Text under study below:
# Best book on pigeons?



## TitanicWreck (Jun 12, 2003)

I always feed the feral pigeons in my city, and love to watch them walk at the speed of sound..can anyone recommend a good book on pigeons, about pigeon varieties, etc?

thanks

TCS


----------



## Skyeking (Jan 17, 2003)

One old stand by that everyone seems to have, including me is the pigeon book:

Pigeons by Matthew M. Vriends.

It has a little bit about everything including breeds.


----------



## TitanicWreck (Jun 12, 2003)

Trees Gray said:


> One old stand by that everyone seems to have, including me is the pigeon book:
> 
> Pigeons by Matthew M. Vriends.
> 
> It has a little bit about everything including breeds.




Thanks!
I just bought one off Ebay, I cant wait to read it.
I am curious if ferals can be 'adopted', or if they are set in thier ways and like thier independence..They are so used to people they seem partially tame anyway....I would like to have the kind of pigeons that walks around my city- but im not inclined to pigeon-nap any pidgies...I live in a city apartment, but when iu have the bread to have a home in the country, I AM going to raise pigeons...My friends think Im crazy for loving pigeons.

regards


tarn Stephanos


----------



## mr squeaks (Apr 14, 2005)

*My friends too*

thought I was nuts to have a pigeon. But I don't believe in "accidents" and Mr. Squeaks, I am convinced, would not be alive today if I had not found him and brought him home. Everything just seemd to fall into place when I needed help and an Avian Vet. He seems quite healthy and happy with 4 cats and his mate (me) in a l bdrm apartment. The antics between Squeaks and the cats is an endless source of entertainment. They are all teaching me A LOT! 

When I found out about this site, I posted his story in the STORY section and have been following threads/posts since.

While you will enjoy the book, this site has EVERYTHING you need to know about pigeons. And, if any questions are unusual, someone will know a reference.

Welcome to the world of pigeons and their people!


----------



## TitanicWreck (Jun 12, 2003)

Trees Gray said:


> One old stand by that everyone seems to have, including me is the pigeon book:
> 
> Pigeons by Matthew M. Vriends.
> 
> It has a little bit about everything including breeds.




Good book, but it didnt really touch on ferals- is there a book dedicated to the city dwelling feral pigeons? Im not too interested in those giant throated of fluffy footed fancy pigeons...


----------



## Skyeking (Jan 17, 2003)

TitanicWreck said:


> Good book, but it didnt really touch on ferals- is there a book dedicated to the city dwelling feral pigeons? Im not too interested in those giant throated of fluffy footed fancy pigeons...



I'm sorry you didn't find much information on ferals, but I myself did see a specific chapter dedicated to pigeons in the wild, Understanding Your Pigeon. It talks about their breeding,their enemies, nests, defense,feeding behavior in the wild, etc. While some of it is different from domestic, they do coincide in several areas and it does seem like they are talking about domestic pigeons.


----------



## mr squeaks (Apr 14, 2005)

*Hi TitanicWreck*

You might wish to do a Search on Project Pigeon Watch. There are various informative links....browse away...I think you will find what you are looking for through Project Pigeon Watch...


----------



## John_D (Jan 24, 2002)

The Vriends book is an excellent one on all aspects of housing, food, breeding and health.
End of Text under study.
Source material below:
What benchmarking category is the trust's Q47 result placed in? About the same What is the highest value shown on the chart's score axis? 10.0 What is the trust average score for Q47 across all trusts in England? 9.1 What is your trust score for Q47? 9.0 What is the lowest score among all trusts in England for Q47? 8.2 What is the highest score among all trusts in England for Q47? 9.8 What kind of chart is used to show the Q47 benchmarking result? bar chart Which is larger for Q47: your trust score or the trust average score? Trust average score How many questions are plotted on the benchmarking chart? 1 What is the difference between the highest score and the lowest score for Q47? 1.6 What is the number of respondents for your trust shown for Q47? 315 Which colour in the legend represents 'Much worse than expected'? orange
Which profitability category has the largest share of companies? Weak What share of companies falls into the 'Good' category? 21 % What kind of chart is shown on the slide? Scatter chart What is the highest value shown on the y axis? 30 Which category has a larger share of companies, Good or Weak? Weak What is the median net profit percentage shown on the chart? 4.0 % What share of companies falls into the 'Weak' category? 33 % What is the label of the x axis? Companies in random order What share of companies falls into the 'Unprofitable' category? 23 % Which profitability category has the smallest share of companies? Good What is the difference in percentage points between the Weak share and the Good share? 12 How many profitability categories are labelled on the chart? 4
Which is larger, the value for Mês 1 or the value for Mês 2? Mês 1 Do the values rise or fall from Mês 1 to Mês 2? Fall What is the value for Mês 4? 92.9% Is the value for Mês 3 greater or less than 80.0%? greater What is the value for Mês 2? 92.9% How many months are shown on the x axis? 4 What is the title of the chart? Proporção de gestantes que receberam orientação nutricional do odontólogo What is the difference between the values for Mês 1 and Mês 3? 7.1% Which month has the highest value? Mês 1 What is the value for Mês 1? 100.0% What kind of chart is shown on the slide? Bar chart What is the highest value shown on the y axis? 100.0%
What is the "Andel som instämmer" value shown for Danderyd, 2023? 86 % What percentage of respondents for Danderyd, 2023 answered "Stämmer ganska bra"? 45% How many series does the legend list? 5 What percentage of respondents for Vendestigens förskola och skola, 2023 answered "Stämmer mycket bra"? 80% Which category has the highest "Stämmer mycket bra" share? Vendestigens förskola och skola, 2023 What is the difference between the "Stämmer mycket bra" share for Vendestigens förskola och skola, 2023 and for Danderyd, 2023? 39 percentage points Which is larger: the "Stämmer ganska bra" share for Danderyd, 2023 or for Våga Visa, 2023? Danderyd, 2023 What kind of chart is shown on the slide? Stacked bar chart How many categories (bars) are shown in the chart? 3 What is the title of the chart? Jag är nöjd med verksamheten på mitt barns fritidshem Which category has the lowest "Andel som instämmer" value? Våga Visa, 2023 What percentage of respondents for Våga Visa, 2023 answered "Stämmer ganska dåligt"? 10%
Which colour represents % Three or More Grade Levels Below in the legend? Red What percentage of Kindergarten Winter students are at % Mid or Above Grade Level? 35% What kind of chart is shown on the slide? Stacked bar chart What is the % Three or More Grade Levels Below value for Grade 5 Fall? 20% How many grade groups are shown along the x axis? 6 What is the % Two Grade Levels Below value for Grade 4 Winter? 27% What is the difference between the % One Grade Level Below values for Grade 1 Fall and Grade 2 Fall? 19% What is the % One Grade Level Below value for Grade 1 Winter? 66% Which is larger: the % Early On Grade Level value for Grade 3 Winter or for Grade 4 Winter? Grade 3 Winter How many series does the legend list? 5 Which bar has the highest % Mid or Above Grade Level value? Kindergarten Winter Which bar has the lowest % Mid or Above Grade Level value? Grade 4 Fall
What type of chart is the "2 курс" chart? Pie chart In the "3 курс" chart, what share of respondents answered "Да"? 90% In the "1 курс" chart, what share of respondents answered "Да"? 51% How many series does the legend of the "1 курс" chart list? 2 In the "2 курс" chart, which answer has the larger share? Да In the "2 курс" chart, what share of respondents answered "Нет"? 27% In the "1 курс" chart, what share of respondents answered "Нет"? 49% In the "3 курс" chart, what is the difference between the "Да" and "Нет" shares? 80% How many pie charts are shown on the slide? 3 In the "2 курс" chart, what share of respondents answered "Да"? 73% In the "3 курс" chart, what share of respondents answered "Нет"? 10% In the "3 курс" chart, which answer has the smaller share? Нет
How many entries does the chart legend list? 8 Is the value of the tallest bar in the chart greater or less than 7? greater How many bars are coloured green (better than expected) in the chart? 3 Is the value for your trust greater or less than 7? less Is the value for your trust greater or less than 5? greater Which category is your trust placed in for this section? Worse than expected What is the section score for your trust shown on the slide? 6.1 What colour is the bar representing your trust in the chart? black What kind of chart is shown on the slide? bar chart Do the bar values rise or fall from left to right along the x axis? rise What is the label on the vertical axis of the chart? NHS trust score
End of Source material.
What to do:
In the forum thread about pigeon books, what is the title of the chapter that Skyeking says is dedicated to pigeons in the wild?

Expected answer:
Understanding Your Pigeon